I thought Life, by Keith Richards (with a lot of help), was the best rock memoir I ever read right up to the minute the Rolling Stones were officially anointed as the world’s greatest rock band. After that, it held few surprises — there’s no story as undramatic as a success story when there’s no longer any risk or reason to change or looming failure.

Why is Act One considered, by nearly universal acclaim, the greatest theatrical memoir ever written? Because it ends just as Moss Hart scored his first Broadway success. He never wrote “Act Two.” Just as well. It would have been about fame and fortune, which was so massive in his case that he bought a country house and built additions that, as Alexander Woollcott remarked, were “just what God would have done if He had the money.”

Margaret Sullivan’s memoir is two books, but they’re not “before” and “after.” One is the story of a girl from Buffalo who ran toward a future that was, she sensed, somehow built on words — it’s a love story.

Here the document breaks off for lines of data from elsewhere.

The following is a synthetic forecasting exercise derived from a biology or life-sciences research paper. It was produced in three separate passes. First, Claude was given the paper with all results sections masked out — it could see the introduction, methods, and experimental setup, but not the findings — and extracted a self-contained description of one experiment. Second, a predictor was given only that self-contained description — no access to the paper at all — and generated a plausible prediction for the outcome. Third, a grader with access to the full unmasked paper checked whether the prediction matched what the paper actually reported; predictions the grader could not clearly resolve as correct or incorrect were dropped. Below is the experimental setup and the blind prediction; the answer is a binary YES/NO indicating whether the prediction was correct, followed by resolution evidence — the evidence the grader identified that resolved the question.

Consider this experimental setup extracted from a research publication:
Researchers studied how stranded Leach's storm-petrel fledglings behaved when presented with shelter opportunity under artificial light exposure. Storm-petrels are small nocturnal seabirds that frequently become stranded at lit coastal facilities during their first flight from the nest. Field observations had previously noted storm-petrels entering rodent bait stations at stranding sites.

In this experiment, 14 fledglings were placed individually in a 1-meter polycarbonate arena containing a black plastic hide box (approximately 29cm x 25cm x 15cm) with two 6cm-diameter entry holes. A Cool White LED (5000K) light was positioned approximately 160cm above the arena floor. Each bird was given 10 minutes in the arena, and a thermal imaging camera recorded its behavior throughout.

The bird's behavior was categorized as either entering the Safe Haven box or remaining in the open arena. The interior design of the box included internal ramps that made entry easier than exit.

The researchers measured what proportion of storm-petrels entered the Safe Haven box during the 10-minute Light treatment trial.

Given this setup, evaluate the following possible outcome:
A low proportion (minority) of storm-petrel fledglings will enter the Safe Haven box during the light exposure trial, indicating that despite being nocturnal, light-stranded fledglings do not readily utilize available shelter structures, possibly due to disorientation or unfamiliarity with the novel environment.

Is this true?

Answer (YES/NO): NO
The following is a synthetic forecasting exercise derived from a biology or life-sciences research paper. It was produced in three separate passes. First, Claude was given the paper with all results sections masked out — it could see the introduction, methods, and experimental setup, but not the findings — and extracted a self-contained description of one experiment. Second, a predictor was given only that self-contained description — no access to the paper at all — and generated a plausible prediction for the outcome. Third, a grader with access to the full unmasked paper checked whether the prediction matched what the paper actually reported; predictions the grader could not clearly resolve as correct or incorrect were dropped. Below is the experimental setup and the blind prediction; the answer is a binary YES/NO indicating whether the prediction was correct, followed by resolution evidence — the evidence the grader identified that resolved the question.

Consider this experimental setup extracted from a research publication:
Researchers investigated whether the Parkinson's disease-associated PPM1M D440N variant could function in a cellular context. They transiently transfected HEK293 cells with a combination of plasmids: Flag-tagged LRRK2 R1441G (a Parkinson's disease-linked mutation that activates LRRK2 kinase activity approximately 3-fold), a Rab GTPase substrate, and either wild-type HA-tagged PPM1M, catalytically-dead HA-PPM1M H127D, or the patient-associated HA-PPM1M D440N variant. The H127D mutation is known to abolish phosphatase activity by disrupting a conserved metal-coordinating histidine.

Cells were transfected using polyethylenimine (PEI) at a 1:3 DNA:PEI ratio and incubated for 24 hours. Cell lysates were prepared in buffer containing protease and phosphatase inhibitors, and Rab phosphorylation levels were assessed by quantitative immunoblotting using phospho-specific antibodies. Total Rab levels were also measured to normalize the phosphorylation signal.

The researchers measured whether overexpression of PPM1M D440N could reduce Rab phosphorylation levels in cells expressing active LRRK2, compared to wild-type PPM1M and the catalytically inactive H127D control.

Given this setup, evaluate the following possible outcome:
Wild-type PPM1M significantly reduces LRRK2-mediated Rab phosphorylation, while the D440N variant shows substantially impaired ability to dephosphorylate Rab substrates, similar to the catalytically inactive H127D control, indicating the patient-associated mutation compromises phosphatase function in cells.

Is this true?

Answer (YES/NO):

The other is a manifesto by the former Public Editor of The New York Times about the threat to democracy in America and what the press might do to chronicle and neutralize it. Do I need to say that everything I have read about this book is about the press — not surprising, because the press is endlessly fascinated with itself. (For example, the headline of the Times review says it all: “A Veteran Press Critic Wants Her Profession to Defend Democracy.”) Sullivan’s manifesto is passionate and urgent. But it’s not new.

The reason to read the book — the reason that parents might want to share it with their daughters- — is for the memoir, the story of a supremely talented young woman making her way in a business as misogynistic as the executive office of a professional football team. [To buy the book from Amazon, click here. For the Kindle edition, click here.]

When she was ten, “my father handed me a blank 1968 datebook that I decided to use as a diary.” As a teenager, her heartthrobs were Bernstein and Woodward. She became the editor of her high-school paper. She read the daily newspaper, “at least taking in the headlines.” In college, she wrote for the newspaper.

I cheered her on when she resisted the dominant message of that time: girls should marry young and have children immediately. If a young woman started a career and became successful, it shouldn’t last long. (At 30, Sullivan’s mother quit her job as a fashion buyer, with buying trips to Paris and Milan on her schedule, to marry and start a family.) But journalism was Sullivan’s “obsession,” and after scoring close to perfect grades at a small Jesuit college in Syracuse, she transferred to Georgetown. She won a summer internship at The Niagara Gazette, where she wrote stories and was offered a fulltime job. She wanted to be better prepared, so she accepted a scholarship at the Medill School at Northwestern. And then she began her career as a reporter for the Buffalo Evening News.

“By the end of the 1980s, I had been named an assistant city editor, supervising a six-man (yes, all male) team of politics and government reporters.” Stressful? Yes. But “we worked it out.” Buried in that paragraph are stories I can only guess at.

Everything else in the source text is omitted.